Kibbutz Ein Gev, featuring food, raising its own St Peter’s fish in ponds and beef in a factory setting. I said hello to lady cows, trying to not spook them so I could make a decent photo as they gobbled their lunch, hay. They stood in what looked like pools of excrement. Many tourists here at the restaurant, I photographed the buses lined up, most of their engines idling, spilling their evil spirits into the atmosphere, but keeping the tourists who would soon finish lunch and enter the buses cool and happy. Hundreds of tourists left the main building which housed a series of restaurants, I had to wait a few minutes for them to clear out. Lucky I did, because as I strolled thru the restaurant I was able to photograph fish in various states of dismemberment and consumption. I believe I surprised the lunchers by my request to photograph their fish.
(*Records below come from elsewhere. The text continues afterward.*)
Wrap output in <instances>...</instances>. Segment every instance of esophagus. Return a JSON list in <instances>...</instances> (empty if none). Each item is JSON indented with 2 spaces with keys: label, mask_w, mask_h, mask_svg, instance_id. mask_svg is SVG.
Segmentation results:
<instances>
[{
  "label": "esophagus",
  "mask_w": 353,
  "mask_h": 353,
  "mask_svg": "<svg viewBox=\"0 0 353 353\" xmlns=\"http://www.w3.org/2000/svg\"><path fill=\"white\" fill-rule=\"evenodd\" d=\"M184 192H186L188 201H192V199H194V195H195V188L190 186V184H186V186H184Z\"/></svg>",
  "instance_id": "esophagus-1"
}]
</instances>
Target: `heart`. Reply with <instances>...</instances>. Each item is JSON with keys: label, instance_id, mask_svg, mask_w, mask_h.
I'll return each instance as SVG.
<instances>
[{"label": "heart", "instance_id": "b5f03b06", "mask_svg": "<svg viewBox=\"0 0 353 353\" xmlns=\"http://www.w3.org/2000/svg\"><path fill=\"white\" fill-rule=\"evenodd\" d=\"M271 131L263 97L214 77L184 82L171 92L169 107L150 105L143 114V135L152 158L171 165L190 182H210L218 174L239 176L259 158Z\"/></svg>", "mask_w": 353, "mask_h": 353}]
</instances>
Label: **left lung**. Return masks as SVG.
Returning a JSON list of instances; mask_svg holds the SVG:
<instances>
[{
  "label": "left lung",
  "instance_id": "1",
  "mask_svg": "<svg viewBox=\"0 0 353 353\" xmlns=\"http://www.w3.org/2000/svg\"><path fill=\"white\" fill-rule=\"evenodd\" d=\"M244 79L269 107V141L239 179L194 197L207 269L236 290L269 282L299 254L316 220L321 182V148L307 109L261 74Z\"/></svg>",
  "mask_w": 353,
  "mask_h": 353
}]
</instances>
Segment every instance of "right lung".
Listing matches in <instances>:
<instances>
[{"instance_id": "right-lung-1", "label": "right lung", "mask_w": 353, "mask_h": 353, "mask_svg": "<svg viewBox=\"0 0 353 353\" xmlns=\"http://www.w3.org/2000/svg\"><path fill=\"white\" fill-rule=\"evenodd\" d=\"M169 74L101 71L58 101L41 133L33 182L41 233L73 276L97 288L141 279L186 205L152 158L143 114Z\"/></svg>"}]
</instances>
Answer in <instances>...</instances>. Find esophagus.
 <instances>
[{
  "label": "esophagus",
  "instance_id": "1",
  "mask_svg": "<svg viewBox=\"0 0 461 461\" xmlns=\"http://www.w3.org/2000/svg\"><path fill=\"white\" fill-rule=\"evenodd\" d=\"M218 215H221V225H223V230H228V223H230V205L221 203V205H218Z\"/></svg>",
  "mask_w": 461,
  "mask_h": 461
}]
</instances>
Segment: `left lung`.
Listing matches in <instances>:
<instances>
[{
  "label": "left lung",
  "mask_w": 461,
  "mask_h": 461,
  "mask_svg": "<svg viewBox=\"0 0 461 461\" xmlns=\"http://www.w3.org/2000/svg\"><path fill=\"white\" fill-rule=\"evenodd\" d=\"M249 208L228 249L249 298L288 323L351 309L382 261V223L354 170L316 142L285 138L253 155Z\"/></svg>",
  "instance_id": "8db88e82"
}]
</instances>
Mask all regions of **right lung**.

Ein Gev was established by German and Czech pioneers in 1937, the first permanent settlement on the eastern shore, and thus under siege until “liberated” in 1967. The surrounding area was either Syrian (says the guidebook) or Jordanian (says my reading of history). I found indicators of this period: a guard tower and a bunker, which I photographed.

Ein Gen

Receding shore line at Ein Gen
Yardenit, the exit point of the Jordan river and the current baptism center, south side of lake, hidden by hydrological apparatus. I’m not sure what occurs here, whether water enters pipes here or mechanisms control the flow. I suspect the former. I parked, wandered around, made a few photos, but none show any dramatic departure of water from the sea to the river. The river looked about the same as when it entered, maybe 4 m across, 1 or 2 deep. In the distance downriver I noticed white clothed figures, presumably pilgrims receiving blessings from the water as they are baptized. I plan to return to this site this morning to photograph more.

Yardenit
And the river entry point on the north shore, which I’d seen before, but this time I went to the west side of the river, far upstream from the actual entry point and noticed fishers, swimmers, rafters, no pilgrims, or at least no one of the usual pilgrim type. Perhaps these people are also pilgrims, with a different object of worship—pleasure.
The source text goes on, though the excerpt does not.